Ich konnte es nicht fassen, wie lange sich diese 60 Sekunden ausdehnten. Die Zeit blieb in meiner Welt kurz stehen, mein Herz klopfte wie wild und ich konnte keinen klaren Gedanken mehr fassen. Stressreaktion auf Hochtouren! Kampf oder Flucht war somit die Frage? Mir war nach flüchten zu mute, möglich war es mir jedoch nicht. Nach dieser Minute tickte die Weltuhr zwar weiter, für mich existierte aber in der Blase, in der ich mich zu diesem Zeitpunkt befand, keine Uhrzeit. Ich wollte die Zeit zurückdrehen, zu dem Moment, in dem alles in Ordnung war. Ich fühlte wie der Stuhl unter mir zu beben begann. Rund um mich herum zitterte und bebte alles. Der Boden unter meinen Füßen brach weg.
Und so entfernte ich mich immer weiter von der Realität – bis zu dem Zeitpunkt, in dem ich angesprochen wurde, und gezwungen war gesellschaftlich mitzuspielen – „Es geht dir gut, lass dir bloß nichts anmerken und antworte höflich“.

Jede und jeder von uns hat diese niederschmetternden, ja „bebenden“ Situationen schon im Leben erlebt. Für mich kam es letzte Woche sehr unerwartet – nichts kündigt so eine Veränderung an und plötzlich steht sie vor dir und du sollst sie nett grüßen und zum Tee herein bitten? Wollte ich das im ersten Moment? Natürlich nicht! Am besten die Tür vor der Nase zuknallen und Vorhänge zuziehen.
Verschiedene Phasen werden in so einer Situation durchlaufen und meine erste Reaktion war Schock, dicht gefolgt von Trauer und Selbstmitleid.

Natürlich gibt es für die Heilung kein Geheimrezept und in vielen Situationen wird genau dieser Prozess Monate oder Jahre dauern. Gewisse einschneidende Erlebnisse wird man auch sein Leben lang nicht vergessen können, was nicht bedeutet, dass man es nicht verdauen und verarbeiten kann.

Aktuell helfen mir positive Gedanken und der Fokus auf die schönen kleinen Dinge im Alltag.

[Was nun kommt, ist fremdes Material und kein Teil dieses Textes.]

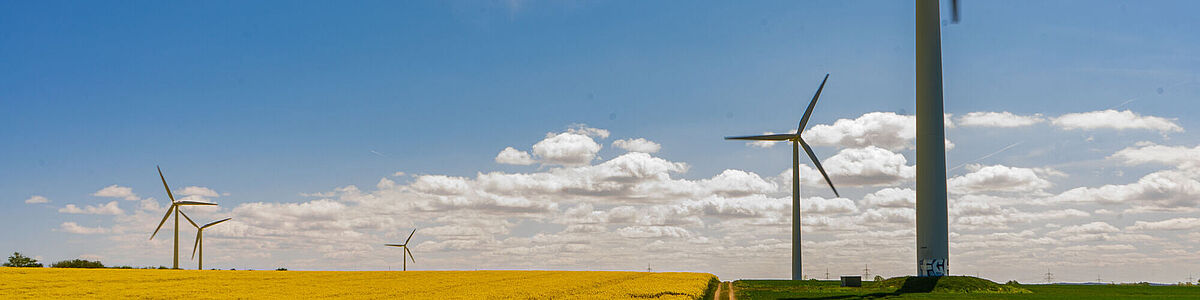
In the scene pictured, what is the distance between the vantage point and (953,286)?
71.6 metres

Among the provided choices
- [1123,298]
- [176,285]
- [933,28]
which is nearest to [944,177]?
[933,28]

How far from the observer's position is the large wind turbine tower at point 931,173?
257ft

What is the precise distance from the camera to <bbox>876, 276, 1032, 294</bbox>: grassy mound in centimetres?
7119

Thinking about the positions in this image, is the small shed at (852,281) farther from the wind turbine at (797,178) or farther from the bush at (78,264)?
the bush at (78,264)

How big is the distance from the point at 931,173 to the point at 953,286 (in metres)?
11.5

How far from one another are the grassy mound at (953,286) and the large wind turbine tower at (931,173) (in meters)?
3.72

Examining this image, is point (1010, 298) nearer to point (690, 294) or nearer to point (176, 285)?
point (690, 294)

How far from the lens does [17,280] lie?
72.9 meters

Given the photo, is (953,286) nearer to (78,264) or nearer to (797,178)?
(797,178)

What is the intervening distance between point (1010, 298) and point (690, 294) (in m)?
25.6

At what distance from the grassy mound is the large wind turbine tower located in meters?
3.72

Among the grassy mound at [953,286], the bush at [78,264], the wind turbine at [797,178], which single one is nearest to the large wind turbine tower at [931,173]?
the grassy mound at [953,286]

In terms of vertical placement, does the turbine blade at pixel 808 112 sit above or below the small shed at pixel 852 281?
above

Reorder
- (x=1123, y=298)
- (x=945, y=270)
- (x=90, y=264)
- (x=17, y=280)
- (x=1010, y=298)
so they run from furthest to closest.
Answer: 1. (x=90, y=264)
2. (x=945, y=270)
3. (x=17, y=280)
4. (x=1010, y=298)
5. (x=1123, y=298)
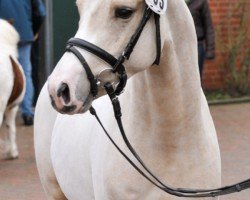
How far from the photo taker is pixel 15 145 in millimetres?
8594

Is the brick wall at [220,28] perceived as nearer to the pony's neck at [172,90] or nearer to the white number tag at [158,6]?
the pony's neck at [172,90]

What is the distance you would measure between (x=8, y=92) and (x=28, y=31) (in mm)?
1845

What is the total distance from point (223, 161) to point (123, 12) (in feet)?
17.7

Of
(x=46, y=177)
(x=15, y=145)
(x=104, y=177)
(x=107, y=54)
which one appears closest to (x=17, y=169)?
(x=15, y=145)

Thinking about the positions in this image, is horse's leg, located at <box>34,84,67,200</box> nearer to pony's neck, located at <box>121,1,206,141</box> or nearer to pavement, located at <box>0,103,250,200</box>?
pony's neck, located at <box>121,1,206,141</box>

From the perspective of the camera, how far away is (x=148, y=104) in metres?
3.53

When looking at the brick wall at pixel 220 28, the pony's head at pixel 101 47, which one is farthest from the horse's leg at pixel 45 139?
the brick wall at pixel 220 28

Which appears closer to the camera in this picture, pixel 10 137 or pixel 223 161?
pixel 223 161

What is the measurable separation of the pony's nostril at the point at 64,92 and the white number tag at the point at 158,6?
20.6 inches

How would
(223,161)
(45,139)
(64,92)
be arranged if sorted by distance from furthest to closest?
(223,161), (45,139), (64,92)

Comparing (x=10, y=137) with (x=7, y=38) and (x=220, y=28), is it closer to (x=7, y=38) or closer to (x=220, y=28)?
(x=7, y=38)

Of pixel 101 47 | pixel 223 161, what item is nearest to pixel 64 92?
pixel 101 47

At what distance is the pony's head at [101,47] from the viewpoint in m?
3.04

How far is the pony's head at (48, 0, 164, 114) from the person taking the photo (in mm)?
3041
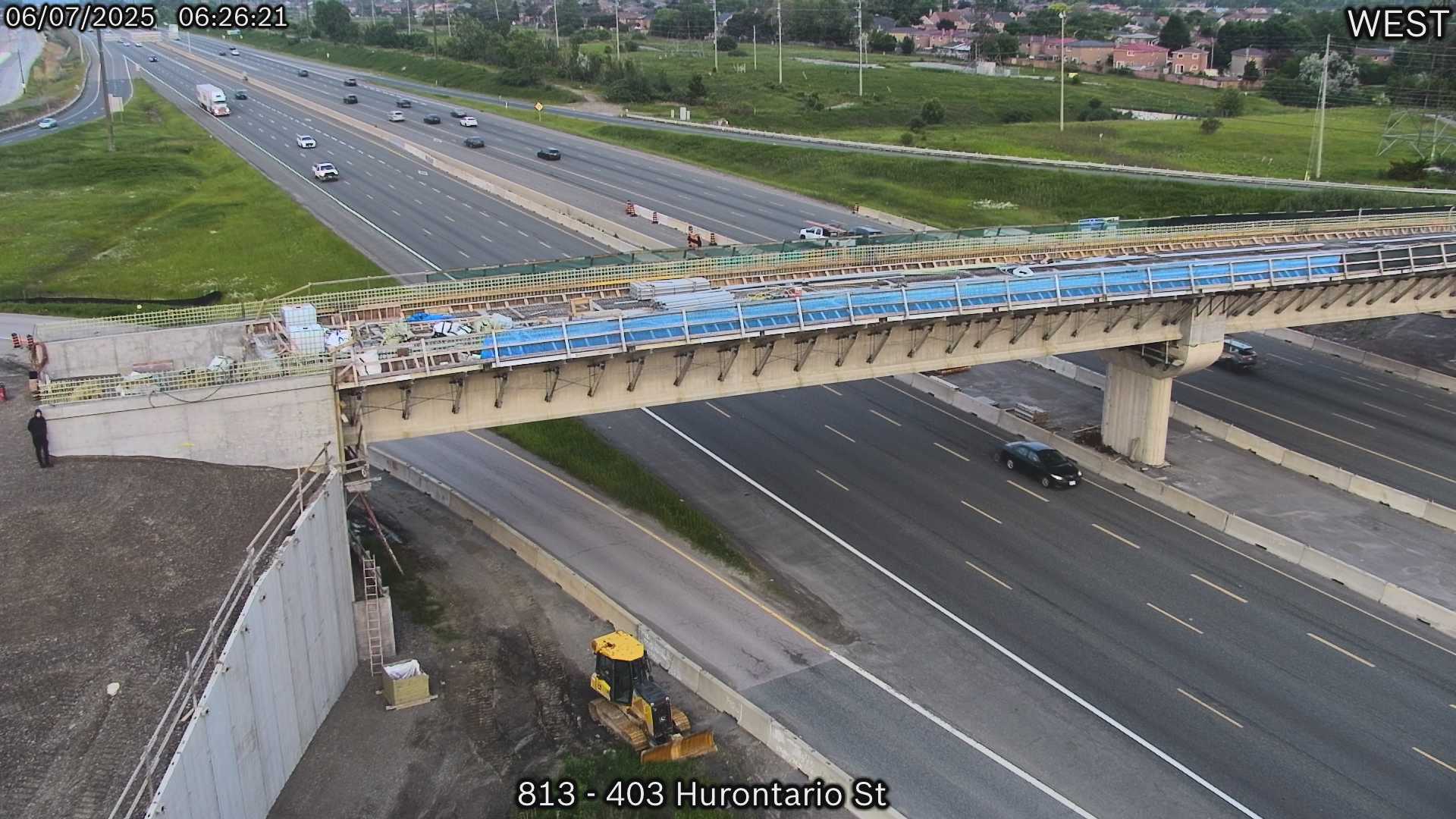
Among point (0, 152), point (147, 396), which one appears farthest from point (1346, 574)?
point (0, 152)

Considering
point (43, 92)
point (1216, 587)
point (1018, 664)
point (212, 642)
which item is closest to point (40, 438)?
point (212, 642)

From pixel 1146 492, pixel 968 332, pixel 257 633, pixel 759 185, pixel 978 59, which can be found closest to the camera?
pixel 257 633

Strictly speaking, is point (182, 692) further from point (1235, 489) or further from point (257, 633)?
point (1235, 489)

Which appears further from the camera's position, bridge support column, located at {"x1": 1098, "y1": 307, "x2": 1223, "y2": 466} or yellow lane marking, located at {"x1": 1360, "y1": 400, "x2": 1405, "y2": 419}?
yellow lane marking, located at {"x1": 1360, "y1": 400, "x2": 1405, "y2": 419}

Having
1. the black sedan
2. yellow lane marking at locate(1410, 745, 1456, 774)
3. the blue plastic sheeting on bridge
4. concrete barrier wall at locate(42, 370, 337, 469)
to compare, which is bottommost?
yellow lane marking at locate(1410, 745, 1456, 774)

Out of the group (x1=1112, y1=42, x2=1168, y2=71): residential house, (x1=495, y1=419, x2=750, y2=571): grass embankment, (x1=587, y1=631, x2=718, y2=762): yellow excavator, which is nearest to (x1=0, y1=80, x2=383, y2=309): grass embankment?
(x1=495, y1=419, x2=750, y2=571): grass embankment

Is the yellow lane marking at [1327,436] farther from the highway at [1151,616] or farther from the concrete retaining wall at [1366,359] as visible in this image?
the highway at [1151,616]

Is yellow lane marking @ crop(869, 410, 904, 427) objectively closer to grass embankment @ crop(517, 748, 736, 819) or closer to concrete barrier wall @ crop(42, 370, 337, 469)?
grass embankment @ crop(517, 748, 736, 819)
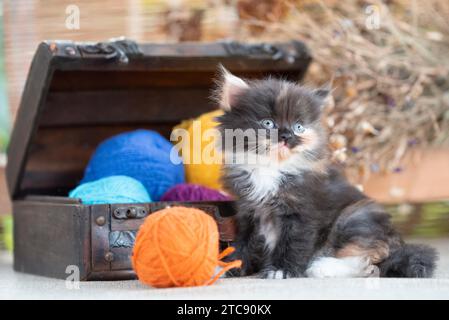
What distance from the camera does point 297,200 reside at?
102 inches

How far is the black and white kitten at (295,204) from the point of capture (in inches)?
101

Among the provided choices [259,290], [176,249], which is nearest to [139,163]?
[176,249]

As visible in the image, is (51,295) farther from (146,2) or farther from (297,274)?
(146,2)

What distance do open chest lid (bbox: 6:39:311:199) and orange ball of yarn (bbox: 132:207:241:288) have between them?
35.4 inches

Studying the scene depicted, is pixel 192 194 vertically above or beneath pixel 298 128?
beneath

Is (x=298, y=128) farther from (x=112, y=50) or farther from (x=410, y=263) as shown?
(x=112, y=50)

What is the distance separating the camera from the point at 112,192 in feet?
9.60

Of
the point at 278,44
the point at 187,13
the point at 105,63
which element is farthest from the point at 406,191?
the point at 105,63

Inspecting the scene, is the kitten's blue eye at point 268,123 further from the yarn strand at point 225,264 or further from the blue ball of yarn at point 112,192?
the blue ball of yarn at point 112,192

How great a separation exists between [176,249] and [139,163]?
1.04m

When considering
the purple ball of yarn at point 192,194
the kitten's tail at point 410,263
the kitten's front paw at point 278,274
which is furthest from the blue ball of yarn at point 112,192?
the kitten's tail at point 410,263

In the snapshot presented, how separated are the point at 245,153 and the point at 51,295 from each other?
82 centimetres

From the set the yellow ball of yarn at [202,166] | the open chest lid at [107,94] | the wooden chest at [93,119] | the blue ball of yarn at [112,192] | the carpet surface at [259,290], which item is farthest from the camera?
the yellow ball of yarn at [202,166]

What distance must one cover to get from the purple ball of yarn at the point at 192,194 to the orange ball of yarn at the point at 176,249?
0.63 m
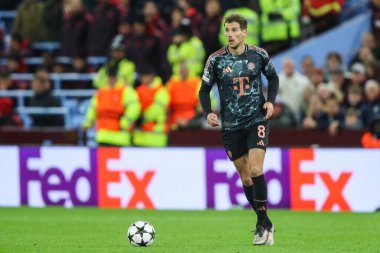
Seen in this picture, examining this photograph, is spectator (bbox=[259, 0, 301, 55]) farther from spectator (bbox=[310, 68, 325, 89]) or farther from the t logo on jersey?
the t logo on jersey

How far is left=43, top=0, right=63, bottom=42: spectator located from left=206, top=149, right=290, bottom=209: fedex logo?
781cm

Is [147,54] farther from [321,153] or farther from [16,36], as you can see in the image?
[321,153]

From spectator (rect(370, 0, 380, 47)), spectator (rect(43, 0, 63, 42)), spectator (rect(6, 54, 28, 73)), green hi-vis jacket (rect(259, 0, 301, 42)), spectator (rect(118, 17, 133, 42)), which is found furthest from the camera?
spectator (rect(43, 0, 63, 42))

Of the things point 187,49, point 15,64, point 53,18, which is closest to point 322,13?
point 187,49

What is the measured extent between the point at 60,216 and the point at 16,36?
877 cm

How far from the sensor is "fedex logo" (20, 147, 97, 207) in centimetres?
1747

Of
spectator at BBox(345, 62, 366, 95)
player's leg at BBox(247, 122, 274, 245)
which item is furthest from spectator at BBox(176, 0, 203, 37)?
player's leg at BBox(247, 122, 274, 245)

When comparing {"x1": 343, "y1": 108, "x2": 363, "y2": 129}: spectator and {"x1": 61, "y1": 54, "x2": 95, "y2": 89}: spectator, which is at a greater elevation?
{"x1": 61, "y1": 54, "x2": 95, "y2": 89}: spectator

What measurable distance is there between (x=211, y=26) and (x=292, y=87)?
2381mm

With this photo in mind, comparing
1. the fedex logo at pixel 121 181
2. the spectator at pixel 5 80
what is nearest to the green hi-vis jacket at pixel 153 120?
the fedex logo at pixel 121 181

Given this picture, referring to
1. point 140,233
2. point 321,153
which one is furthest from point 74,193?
point 140,233

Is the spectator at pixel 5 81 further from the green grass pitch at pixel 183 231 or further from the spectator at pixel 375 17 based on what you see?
the spectator at pixel 375 17

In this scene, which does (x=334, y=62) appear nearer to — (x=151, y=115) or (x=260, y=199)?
(x=151, y=115)

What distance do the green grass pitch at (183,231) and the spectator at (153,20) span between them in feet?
18.1
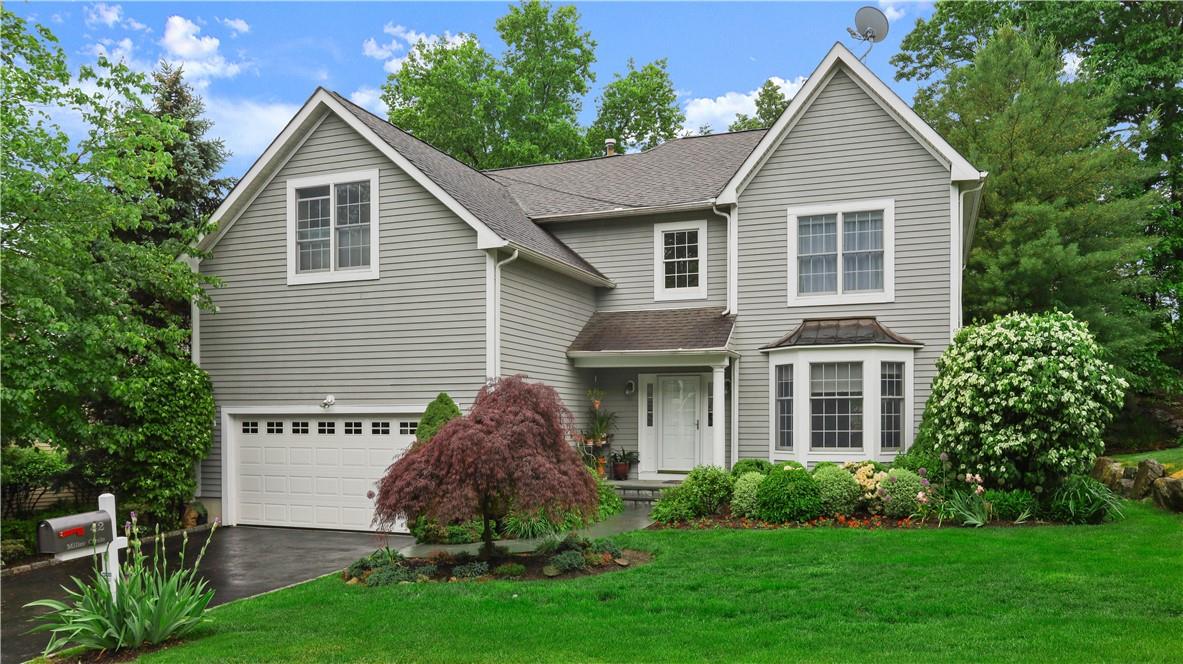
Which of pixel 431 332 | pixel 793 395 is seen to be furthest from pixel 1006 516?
pixel 431 332

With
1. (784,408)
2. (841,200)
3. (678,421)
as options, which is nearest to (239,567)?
(678,421)

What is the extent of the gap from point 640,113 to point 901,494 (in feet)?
87.0

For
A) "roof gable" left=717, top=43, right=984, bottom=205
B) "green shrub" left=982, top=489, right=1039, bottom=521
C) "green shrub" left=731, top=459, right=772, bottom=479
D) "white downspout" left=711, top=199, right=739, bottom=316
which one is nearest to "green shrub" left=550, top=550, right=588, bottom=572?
"green shrub" left=731, top=459, right=772, bottom=479

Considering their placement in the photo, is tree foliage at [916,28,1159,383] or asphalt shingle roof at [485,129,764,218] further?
tree foliage at [916,28,1159,383]

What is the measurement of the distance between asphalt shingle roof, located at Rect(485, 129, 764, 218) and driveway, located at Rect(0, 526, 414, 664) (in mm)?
8081

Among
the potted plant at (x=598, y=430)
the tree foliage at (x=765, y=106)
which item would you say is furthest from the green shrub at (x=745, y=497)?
the tree foliage at (x=765, y=106)

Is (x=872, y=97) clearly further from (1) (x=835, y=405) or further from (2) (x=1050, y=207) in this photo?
(2) (x=1050, y=207)

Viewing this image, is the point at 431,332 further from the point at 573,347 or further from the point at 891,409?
the point at 891,409

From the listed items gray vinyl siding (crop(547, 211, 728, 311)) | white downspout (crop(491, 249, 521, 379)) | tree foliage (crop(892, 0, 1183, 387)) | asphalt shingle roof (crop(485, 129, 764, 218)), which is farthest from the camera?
tree foliage (crop(892, 0, 1183, 387))

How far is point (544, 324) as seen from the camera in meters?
15.6

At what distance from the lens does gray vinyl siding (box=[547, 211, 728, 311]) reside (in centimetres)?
1695

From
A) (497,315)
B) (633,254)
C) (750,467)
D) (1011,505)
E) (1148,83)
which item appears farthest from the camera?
(1148,83)

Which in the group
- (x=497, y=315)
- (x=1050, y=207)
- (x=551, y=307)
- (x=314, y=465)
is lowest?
(x=314, y=465)

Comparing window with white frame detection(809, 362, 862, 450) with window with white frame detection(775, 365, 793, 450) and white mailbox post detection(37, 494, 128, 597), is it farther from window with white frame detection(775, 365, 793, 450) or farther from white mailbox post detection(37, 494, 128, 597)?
white mailbox post detection(37, 494, 128, 597)
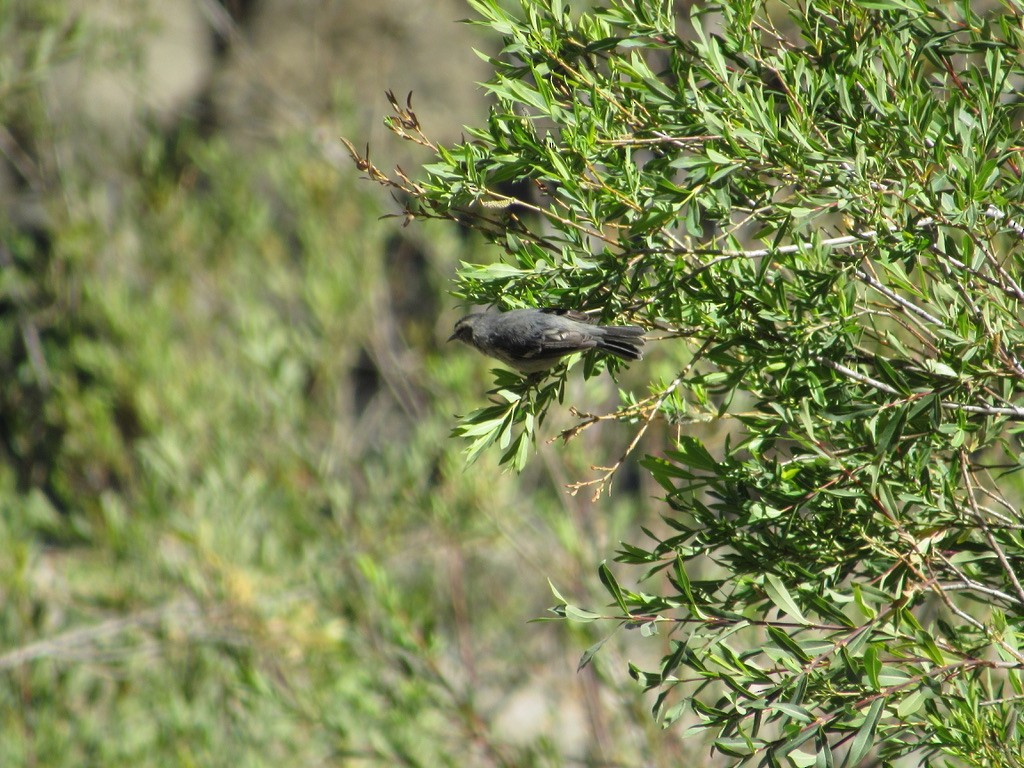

Einen Fuß vor den anderen und in kleinen Schritten wieder meinen Weg aufnehmen. Dankbarkeit ist natürlich im ersten Moment ein konträrer Gedanke – „Warum sollte ich auch noch Danke sagen?“ aber oft hilft es mir aktiv eine andere Perspektive einzunehmen und mich zu fragen, ob es denn auch etwas sehr dick vergrabenes Positives an dieser Situation gab.

Jeden Tag etwas zu tun, das einem Spaß bringt und das eigene Herz höher schlagen lässt, ist auch ein guter Tipp, um sich selbst im Alltag ein wenig zu verwöhnen und aus dem negativen Gedankenkarussell auszubrechen – wenn es auch nicht immer gleich gut funktioniert und lange anhält, aber es wird besser.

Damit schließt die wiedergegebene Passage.